Meibomius, Marcus

, a very learned man, of the same family as the preceding, was born in 1611. He devoted himself to literature and criticism, but particularly to the learning of the ancients; as their music, the structure of their galleys, &c. In 1652 he published a collection of seven Greek authors, who had written upon ancient music, to which he added a Latin version by himself. It was entitled “Antiques Musicae auctores septem Greece et Latine, Marcus Meibomius restituit ac Nods explicavit.” Amst. The first volume contains: I. Aristoxeni Harmonicorum Elementorum, libri iii. II. Euclidis Introductio Harmonica. III. Nichomachi Geraseni, Pythagorici, Harmon. Manuale. IV. Alypii Introductio Musica. V. Gaudentii Philosophi Introductio Harmonica. VI. Bacchii Senioris Introductio Artis Musicae. The second volume: Aristidis Quintiliani de Musica, libri iii. Martiani Capellse de Musica, liber ix. This, says Dr. Burney, is the most solid and celebrated of his critical works, in which all subsequent writers on the subject of ancient music place implicit faith. It is from these commentaries on the Greek writers in music, particularly Alypius, that we are able to fancy we can decipher the musical characters used by the ancient Greeks in their notation; which, before his time, had been so altered, corrupted, disfigured, and confounded, by the ignorance or negligence of the transcribers of ancient Mss., that they were rendered wholly unintelligible.

Meibomius, after this learned and elegant publication, was invited to the court of the queen of Sweden, to whom be had dedicated it; but this visit was not followed by the most pleasing consequences. Having by his enthusiastic account of the music of the ancients, impressed this princess with similar ideas, the younger Bourdelot, a physician, and his rival (as a classical scholar) in the queen’s favour, instigated her majesty to desire him to sing an ancient Grecian air, while Naudet, an old Frenchman, danced a la Grec to the sound or his voice. But the performance, instead of exciting admiration, produced loud bursts of laughter from all present; which so enraged Meibomius, that seeing the buffoon Bourdelot in the gallery among the scoffers, and having no doubt but that it was he who, with a malicious design, had persuaded her majesty to desire this performance, immediately flew thither, and exercised the pugilist’s art on his face so violently, without | being restrained by the presence of the qneen, that he thought it necessary to quit the Swedish dominions before he could be called to an account for his rashness; and immediately went to Copenhagen, where being well received, he fixed his residence there, and became a professor at Sora, a Danish college for the instruction of the young nobility. Here too he was honoured with the title of aulic counsellor, and soon after was called to Elsineur, and advanced to the dignity of Architesorie, or president of the board of maritime taxes or customs; but, neglecting the duty of his office, he was dismissed, and upon that disgrace quitted Denmark'. Soon after, he settled at Amsterdam, and became professor of history in the college of that city; but refusing to give instructions to the son of a burgomaster, alleging that he was not accustomed to instruct boys in the elements of knowledge, but to finish students arrived at maturity in their studies, he was dismissed from that station. After quitting Amsterdam, he visited France and England; then returning to Holland, he led a studious and private life at Amsterdam till 1710 or 1711, when he died at near 100 years of age.

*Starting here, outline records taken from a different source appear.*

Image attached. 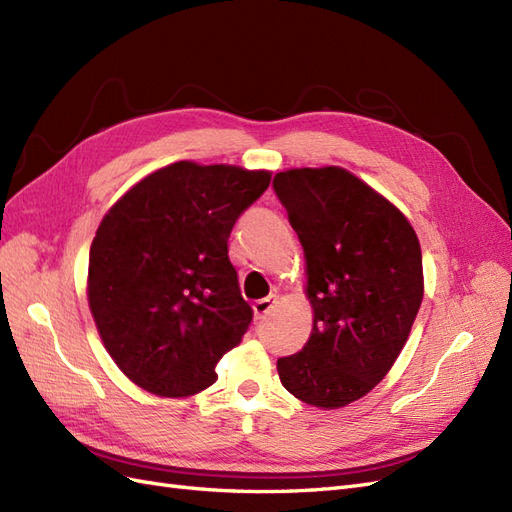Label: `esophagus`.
Wrapping results in <instances>:
<instances>
[{
  "label": "esophagus",
  "instance_id": "obj_1",
  "mask_svg": "<svg viewBox=\"0 0 512 512\" xmlns=\"http://www.w3.org/2000/svg\"><path fill=\"white\" fill-rule=\"evenodd\" d=\"M273 305H275V294H269V297H265V299H258L254 303V314L258 318H265L273 309Z\"/></svg>",
  "mask_w": 512,
  "mask_h": 512
}]
</instances>
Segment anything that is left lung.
<instances>
[{"mask_svg":"<svg viewBox=\"0 0 512 512\" xmlns=\"http://www.w3.org/2000/svg\"><path fill=\"white\" fill-rule=\"evenodd\" d=\"M273 190L307 260L312 337L277 359L284 389L342 408L389 374L423 301V256L404 213L348 170L294 168Z\"/></svg>","mask_w":512,"mask_h":512,"instance_id":"1","label":"left lung"}]
</instances>
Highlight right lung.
Instances as JSON below:
<instances>
[{
  "label": "right lung",
  "instance_id": "obj_1",
  "mask_svg": "<svg viewBox=\"0 0 512 512\" xmlns=\"http://www.w3.org/2000/svg\"><path fill=\"white\" fill-rule=\"evenodd\" d=\"M269 181L265 170L175 162L104 215L89 252V307L108 354L141 389H207L250 329L228 237Z\"/></svg>",
  "mask_w": 512,
  "mask_h": 512
}]
</instances>
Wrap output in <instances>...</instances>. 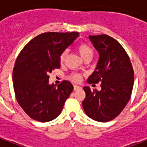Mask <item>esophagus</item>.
<instances>
[{
	"label": "esophagus",
	"mask_w": 147,
	"mask_h": 147,
	"mask_svg": "<svg viewBox=\"0 0 147 147\" xmlns=\"http://www.w3.org/2000/svg\"><path fill=\"white\" fill-rule=\"evenodd\" d=\"M81 88V86H77V85H75L74 86V90H79Z\"/></svg>",
	"instance_id": "34e87169"
}]
</instances>
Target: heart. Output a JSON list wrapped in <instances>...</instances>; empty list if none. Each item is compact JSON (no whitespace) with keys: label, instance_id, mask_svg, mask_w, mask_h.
I'll return each mask as SVG.
<instances>
[{"label":"heart","instance_id":"heart-1","mask_svg":"<svg viewBox=\"0 0 147 147\" xmlns=\"http://www.w3.org/2000/svg\"><path fill=\"white\" fill-rule=\"evenodd\" d=\"M77 50L79 52V53L80 56L85 60L86 58H92L93 54H94V51H93V49L91 48V46L86 43L82 42L79 44V45L77 46ZM67 52L65 51L62 52V53L60 56V62L61 64H63L65 59L67 57ZM70 79L74 82H80L81 80V75L78 73H73L71 74L70 76Z\"/></svg>","mask_w":147,"mask_h":147}]
</instances>
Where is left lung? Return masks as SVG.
I'll return each instance as SVG.
<instances>
[{"mask_svg":"<svg viewBox=\"0 0 147 147\" xmlns=\"http://www.w3.org/2000/svg\"><path fill=\"white\" fill-rule=\"evenodd\" d=\"M89 38L99 53L95 70L87 83H101V90L84 86L86 98L83 107L86 114L99 122L113 120L129 101L134 71L128 55L117 40L107 34L90 35Z\"/></svg>","mask_w":147,"mask_h":147,"instance_id":"left-lung-1","label":"left lung"}]
</instances>
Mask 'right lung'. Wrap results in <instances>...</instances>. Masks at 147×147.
I'll return each instance as SVG.
<instances>
[{"instance_id": "obj_1", "label": "right lung", "mask_w": 147, "mask_h": 147, "mask_svg": "<svg viewBox=\"0 0 147 147\" xmlns=\"http://www.w3.org/2000/svg\"><path fill=\"white\" fill-rule=\"evenodd\" d=\"M77 37L78 32L41 34L28 42L18 56L12 73L15 94L19 105L33 120H54L72 92L73 86L67 80L57 87L49 85V74L60 68V56Z\"/></svg>"}]
</instances>
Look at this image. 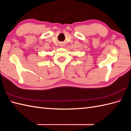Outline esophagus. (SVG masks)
I'll return each instance as SVG.
<instances>
[{"label": "esophagus", "mask_w": 131, "mask_h": 131, "mask_svg": "<svg viewBox=\"0 0 131 131\" xmlns=\"http://www.w3.org/2000/svg\"><path fill=\"white\" fill-rule=\"evenodd\" d=\"M63 46H64V44H63V43H61V44H60V47H63Z\"/></svg>", "instance_id": "1"}]
</instances>
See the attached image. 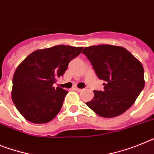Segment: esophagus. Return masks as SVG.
I'll list each match as a JSON object with an SVG mask.
<instances>
[{
    "label": "esophagus",
    "instance_id": "1",
    "mask_svg": "<svg viewBox=\"0 0 154 154\" xmlns=\"http://www.w3.org/2000/svg\"><path fill=\"white\" fill-rule=\"evenodd\" d=\"M74 89L76 90V91H78V92H82V90H83L82 89H79V88H77V87H75Z\"/></svg>",
    "mask_w": 154,
    "mask_h": 154
}]
</instances>
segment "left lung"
<instances>
[{"instance_id":"1","label":"left lung","mask_w":154,"mask_h":154,"mask_svg":"<svg viewBox=\"0 0 154 154\" xmlns=\"http://www.w3.org/2000/svg\"><path fill=\"white\" fill-rule=\"evenodd\" d=\"M82 53L93 65L97 77L103 79V91L94 90V97L86 104L103 118L125 112L144 88V69L125 48L103 45L85 47Z\"/></svg>"}]
</instances>
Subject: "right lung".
<instances>
[{
  "instance_id": "right-lung-1",
  "label": "right lung",
  "mask_w": 154,
  "mask_h": 154,
  "mask_svg": "<svg viewBox=\"0 0 154 154\" xmlns=\"http://www.w3.org/2000/svg\"><path fill=\"white\" fill-rule=\"evenodd\" d=\"M82 49L58 45L37 50L18 65L13 76L11 98L26 120L47 123L58 114L68 91L53 85Z\"/></svg>"
}]
</instances>
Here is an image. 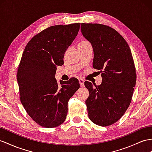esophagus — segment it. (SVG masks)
Wrapping results in <instances>:
<instances>
[{
	"mask_svg": "<svg viewBox=\"0 0 152 152\" xmlns=\"http://www.w3.org/2000/svg\"><path fill=\"white\" fill-rule=\"evenodd\" d=\"M78 80H79V83L80 84L81 87H84V80L81 78L79 79Z\"/></svg>",
	"mask_w": 152,
	"mask_h": 152,
	"instance_id": "esophagus-1",
	"label": "esophagus"
}]
</instances>
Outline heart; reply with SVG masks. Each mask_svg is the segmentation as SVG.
<instances>
[{"label":"heart","instance_id":"1","mask_svg":"<svg viewBox=\"0 0 152 152\" xmlns=\"http://www.w3.org/2000/svg\"><path fill=\"white\" fill-rule=\"evenodd\" d=\"M85 42H81L80 43V44H83V43H85Z\"/></svg>","mask_w":152,"mask_h":152}]
</instances>
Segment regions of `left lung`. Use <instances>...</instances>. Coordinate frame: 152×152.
<instances>
[{
    "mask_svg": "<svg viewBox=\"0 0 152 152\" xmlns=\"http://www.w3.org/2000/svg\"><path fill=\"white\" fill-rule=\"evenodd\" d=\"M81 31L94 51L92 66L102 77L100 85L85 81L88 115L97 125H111L129 107L136 83L135 65L127 42L115 29L103 24H84Z\"/></svg>",
    "mask_w": 152,
    "mask_h": 152,
    "instance_id": "8db88e82",
    "label": "left lung"
}]
</instances>
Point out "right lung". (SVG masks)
<instances>
[{
    "label": "right lung",
    "instance_id": "1",
    "mask_svg": "<svg viewBox=\"0 0 152 152\" xmlns=\"http://www.w3.org/2000/svg\"><path fill=\"white\" fill-rule=\"evenodd\" d=\"M80 23L54 26L28 43L17 72L20 101L27 113L45 128L60 126L66 119L68 102L78 90L77 79H55L56 66L64 64L65 51L78 33Z\"/></svg>",
    "mask_w": 152,
    "mask_h": 152
}]
</instances>
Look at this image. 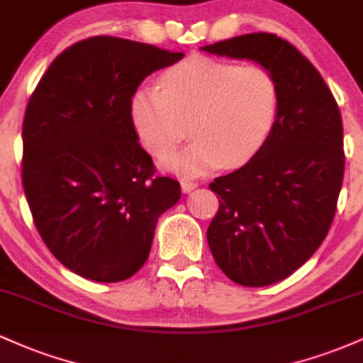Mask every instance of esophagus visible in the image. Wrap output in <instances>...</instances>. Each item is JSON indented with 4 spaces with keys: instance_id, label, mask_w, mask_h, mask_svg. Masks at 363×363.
<instances>
[{
    "instance_id": "esophagus-1",
    "label": "esophagus",
    "mask_w": 363,
    "mask_h": 363,
    "mask_svg": "<svg viewBox=\"0 0 363 363\" xmlns=\"http://www.w3.org/2000/svg\"><path fill=\"white\" fill-rule=\"evenodd\" d=\"M196 187H198V184H196V182H189V181H182L181 182V189H182V193H191V191H194Z\"/></svg>"
}]
</instances>
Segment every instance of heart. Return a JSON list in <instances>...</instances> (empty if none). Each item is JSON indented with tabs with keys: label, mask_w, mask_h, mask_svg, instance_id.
I'll use <instances>...</instances> for the list:
<instances>
[{
	"label": "heart",
	"mask_w": 363,
	"mask_h": 363,
	"mask_svg": "<svg viewBox=\"0 0 363 363\" xmlns=\"http://www.w3.org/2000/svg\"><path fill=\"white\" fill-rule=\"evenodd\" d=\"M277 112L278 85L268 69L206 56L169 68L160 90L140 86L129 104L133 126L152 155H167L191 129L194 143L162 160L187 179L220 164L237 167L251 160L272 133Z\"/></svg>",
	"instance_id": "obj_1"
}]
</instances>
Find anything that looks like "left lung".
<instances>
[{
  "instance_id": "obj_1",
  "label": "left lung",
  "mask_w": 363,
  "mask_h": 363,
  "mask_svg": "<svg viewBox=\"0 0 363 363\" xmlns=\"http://www.w3.org/2000/svg\"><path fill=\"white\" fill-rule=\"evenodd\" d=\"M201 51L254 61L277 80L272 133L247 164L210 184L220 206L206 232L232 281L273 285L318 251L335 218L345 170L338 104L312 62L274 34L232 37Z\"/></svg>"
}]
</instances>
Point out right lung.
Instances as JSON below:
<instances>
[{
	"label": "right lung",
	"mask_w": 363,
	"mask_h": 363,
	"mask_svg": "<svg viewBox=\"0 0 363 363\" xmlns=\"http://www.w3.org/2000/svg\"><path fill=\"white\" fill-rule=\"evenodd\" d=\"M182 57L90 37L51 62L27 104L25 196L49 251L83 278L133 277L148 259L158 216L181 198L177 181L155 176L129 104L148 74Z\"/></svg>",
	"instance_id": "add662e5"
}]
</instances>
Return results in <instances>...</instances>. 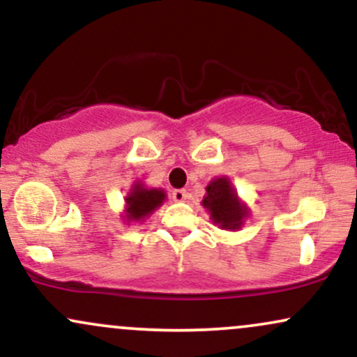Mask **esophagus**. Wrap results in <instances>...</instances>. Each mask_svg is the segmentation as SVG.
Here are the masks:
<instances>
[{
    "label": "esophagus",
    "mask_w": 357,
    "mask_h": 357,
    "mask_svg": "<svg viewBox=\"0 0 357 357\" xmlns=\"http://www.w3.org/2000/svg\"><path fill=\"white\" fill-rule=\"evenodd\" d=\"M186 198H188L186 190H174V191H173V199H174V202L181 203V202H184V199H186Z\"/></svg>",
    "instance_id": "esophagus-1"
}]
</instances>
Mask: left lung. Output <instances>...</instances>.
<instances>
[{"instance_id":"obj_1","label":"left lung","mask_w":357,"mask_h":357,"mask_svg":"<svg viewBox=\"0 0 357 357\" xmlns=\"http://www.w3.org/2000/svg\"><path fill=\"white\" fill-rule=\"evenodd\" d=\"M202 204L210 220L221 230H240L250 215V208L241 202L228 176H218L208 183Z\"/></svg>"}]
</instances>
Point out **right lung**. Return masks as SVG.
<instances>
[{
  "label": "right lung",
  "mask_w": 357,
  "mask_h": 357,
  "mask_svg": "<svg viewBox=\"0 0 357 357\" xmlns=\"http://www.w3.org/2000/svg\"><path fill=\"white\" fill-rule=\"evenodd\" d=\"M165 199L166 191L162 188H147L141 179L134 181L124 198L122 221L127 225L142 223L165 203Z\"/></svg>",
  "instance_id": "1"
}]
</instances>
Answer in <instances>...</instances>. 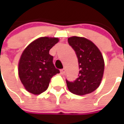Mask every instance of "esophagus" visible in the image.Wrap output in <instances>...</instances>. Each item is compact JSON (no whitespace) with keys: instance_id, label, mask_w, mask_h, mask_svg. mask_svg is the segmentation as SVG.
I'll list each match as a JSON object with an SVG mask.
<instances>
[{"instance_id":"34e87169","label":"esophagus","mask_w":124,"mask_h":124,"mask_svg":"<svg viewBox=\"0 0 124 124\" xmlns=\"http://www.w3.org/2000/svg\"><path fill=\"white\" fill-rule=\"evenodd\" d=\"M61 74H65V69L61 70Z\"/></svg>"}]
</instances>
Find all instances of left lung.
<instances>
[{"instance_id": "obj_1", "label": "left lung", "mask_w": 124, "mask_h": 124, "mask_svg": "<svg viewBox=\"0 0 124 124\" xmlns=\"http://www.w3.org/2000/svg\"><path fill=\"white\" fill-rule=\"evenodd\" d=\"M79 62V77L74 81L66 79L70 91L77 95L93 93L99 86L104 71V61L98 47L83 37L72 36L68 39Z\"/></svg>"}]
</instances>
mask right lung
I'll return each instance as SVG.
<instances>
[{
  "mask_svg": "<svg viewBox=\"0 0 124 124\" xmlns=\"http://www.w3.org/2000/svg\"><path fill=\"white\" fill-rule=\"evenodd\" d=\"M58 42V38L41 37L31 43L22 53L18 75L29 93L39 94L45 92L52 77L60 72L53 63V56L49 54Z\"/></svg>",
  "mask_w": 124,
  "mask_h": 124,
  "instance_id": "1",
  "label": "right lung"
}]
</instances>
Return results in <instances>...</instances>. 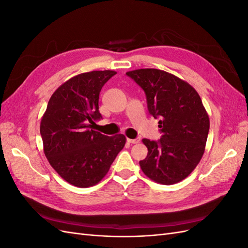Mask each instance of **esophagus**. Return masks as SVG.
<instances>
[{
    "label": "esophagus",
    "instance_id": "obj_1",
    "mask_svg": "<svg viewBox=\"0 0 248 248\" xmlns=\"http://www.w3.org/2000/svg\"><path fill=\"white\" fill-rule=\"evenodd\" d=\"M127 141L129 142V144H138V142L140 141V138H137V139H127Z\"/></svg>",
    "mask_w": 248,
    "mask_h": 248
}]
</instances>
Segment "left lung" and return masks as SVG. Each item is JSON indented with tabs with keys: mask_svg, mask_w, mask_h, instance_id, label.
<instances>
[{
	"mask_svg": "<svg viewBox=\"0 0 248 248\" xmlns=\"http://www.w3.org/2000/svg\"><path fill=\"white\" fill-rule=\"evenodd\" d=\"M144 90L150 115L159 118V140H142L148 155L140 166L156 183L171 185L188 177L205 152L210 121L200 95L188 82L167 71L126 72Z\"/></svg>",
	"mask_w": 248,
	"mask_h": 248,
	"instance_id": "left-lung-1",
	"label": "left lung"
}]
</instances>
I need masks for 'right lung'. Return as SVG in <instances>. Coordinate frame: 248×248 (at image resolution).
<instances>
[{
    "mask_svg": "<svg viewBox=\"0 0 248 248\" xmlns=\"http://www.w3.org/2000/svg\"><path fill=\"white\" fill-rule=\"evenodd\" d=\"M117 72L80 73L65 81L51 95L41 119L43 151L65 181L80 188L99 183L124 148L123 134L108 137L93 129L101 119L99 94Z\"/></svg>",
    "mask_w": 248,
    "mask_h": 248,
    "instance_id": "add662e5",
    "label": "right lung"
}]
</instances>
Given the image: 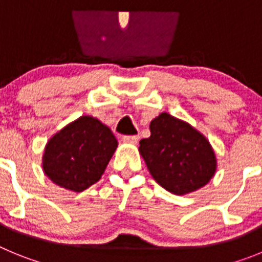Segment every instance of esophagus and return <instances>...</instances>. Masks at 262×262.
I'll return each instance as SVG.
<instances>
[{"label":"esophagus","instance_id":"esophagus-1","mask_svg":"<svg viewBox=\"0 0 262 262\" xmlns=\"http://www.w3.org/2000/svg\"><path fill=\"white\" fill-rule=\"evenodd\" d=\"M123 142L128 143V144H138L139 136L133 135V136H123Z\"/></svg>","mask_w":262,"mask_h":262}]
</instances>
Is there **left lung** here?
Wrapping results in <instances>:
<instances>
[{"label":"left lung","instance_id":"8db88e82","mask_svg":"<svg viewBox=\"0 0 262 262\" xmlns=\"http://www.w3.org/2000/svg\"><path fill=\"white\" fill-rule=\"evenodd\" d=\"M149 129L151 136L140 140L139 152L160 186L185 195L209 184L217 163L203 134L168 113L152 119Z\"/></svg>","mask_w":262,"mask_h":262}]
</instances>
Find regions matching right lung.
<instances>
[{"label":"right lung","instance_id":"right-lung-1","mask_svg":"<svg viewBox=\"0 0 262 262\" xmlns=\"http://www.w3.org/2000/svg\"><path fill=\"white\" fill-rule=\"evenodd\" d=\"M117 147L118 140L106 124L82 115L48 140L43 172L57 186L80 193L102 177Z\"/></svg>","mask_w":262,"mask_h":262}]
</instances>
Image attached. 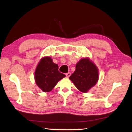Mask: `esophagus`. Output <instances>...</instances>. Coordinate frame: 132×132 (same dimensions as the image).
I'll return each mask as SVG.
<instances>
[{
    "label": "esophagus",
    "instance_id": "esophagus-1",
    "mask_svg": "<svg viewBox=\"0 0 132 132\" xmlns=\"http://www.w3.org/2000/svg\"><path fill=\"white\" fill-rule=\"evenodd\" d=\"M70 75H71V73H69V72L66 73V76L67 77H69L70 76Z\"/></svg>",
    "mask_w": 132,
    "mask_h": 132
}]
</instances>
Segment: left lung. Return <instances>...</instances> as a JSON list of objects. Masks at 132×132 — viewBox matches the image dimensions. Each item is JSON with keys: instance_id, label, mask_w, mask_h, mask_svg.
I'll list each match as a JSON object with an SVG mask.
<instances>
[{"instance_id": "left-lung-1", "label": "left lung", "mask_w": 132, "mask_h": 132, "mask_svg": "<svg viewBox=\"0 0 132 132\" xmlns=\"http://www.w3.org/2000/svg\"><path fill=\"white\" fill-rule=\"evenodd\" d=\"M98 70L95 64L88 58H83L76 65V70L69 79L82 93H87L97 83Z\"/></svg>"}]
</instances>
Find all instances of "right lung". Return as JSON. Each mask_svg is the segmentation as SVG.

Meibomius pretended that the Hebrew copy of the Bible was full of errors, and undertook to correct them by means of a metre, which he fancied he had discovered in those ancient writings; but this drew upon him no small raillery from the learned. Nevertheless, besides the work above mentioned, he produced several others, which shewed him to be a good scholar; particularly his “Diogenes Laertius,” Amst. 1692, 2 vols. 4to, by far the most critical and perfect edition of that writer; his “Liber de Fabrica Triremium,1671, in which he thinks he discovered the method in which the ancients disposed their banes of oars his edition of the ancient Greek Mythologists and his dialogues on Proportions, a curious work, in which the interlocutors, or persons represented as speaking, are Euclid, Archimedes, Apollonius, Pappus, Eutocius, Theo, and Hermotimus. This last work was opposed by Langius, and by Dr. Wallis in a considerable tract, printed in the first volume of his works. 1


Moreri. Burney’s Hist, of Music, and in the Cyclopædia. —Hutton’s Dict.Saxii Onomasticon.